Canwest MediaWorks has dropped its lawsuit against retired college instructor Mordecai Briemberg, according to a citizens’ group formed to assist his cause. Anne Roberts, cochair of the Seriously Free Speech Committee, told the Straight that Briemberg and his supporters are “celebrating a victory” over Canwest’s decision, which came after an extensive public campaign against the media giant.

Roberts said that Canwest is continuing its lawsuit against two other defendants, Gordon Murray and Carel Moiseiwitsch, in connection with a parody of the Vancouver Sun that was distributed in June 2007. Murray and Moiseiwitsch, two vociferous advocates of Palestinian rights, have publicly acknowledged that they created the newspaper parody, which satirized Canwest’s coverage of the Middle East. Briemberg, who is also an advocate of Palestinian rights, always denied that he was involved in the production of the parody.

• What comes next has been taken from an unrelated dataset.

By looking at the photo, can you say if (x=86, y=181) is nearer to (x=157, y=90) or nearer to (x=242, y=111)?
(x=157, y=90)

“Of course, Mordecai and all of us are going to carry on with the defence committee and work with Gordon and Carel,” Roberts said.

Canwest’s lawsuit claimed that the defendants violated the Trade-marks Act as well as B.C. common law by using the Vancouver Sun logo in the fake newspaper they published. Canwest also alleged in court documents that the defendants distributed about 12,000 copies of the parody. The company is seeking punitive and aggravated damages.

“The sole, or predominant intention of the defendants in entering into the conspiracy was to embarrass and to injure the plaintiff in its business and the defendants were motivated by hostility to the principal shareholders of the plaintiff and by a desire to undermine, or hurt, the business of the plaintiff and its principal shareholders,” Canwest alleged in its statement of claim filed in December 2007.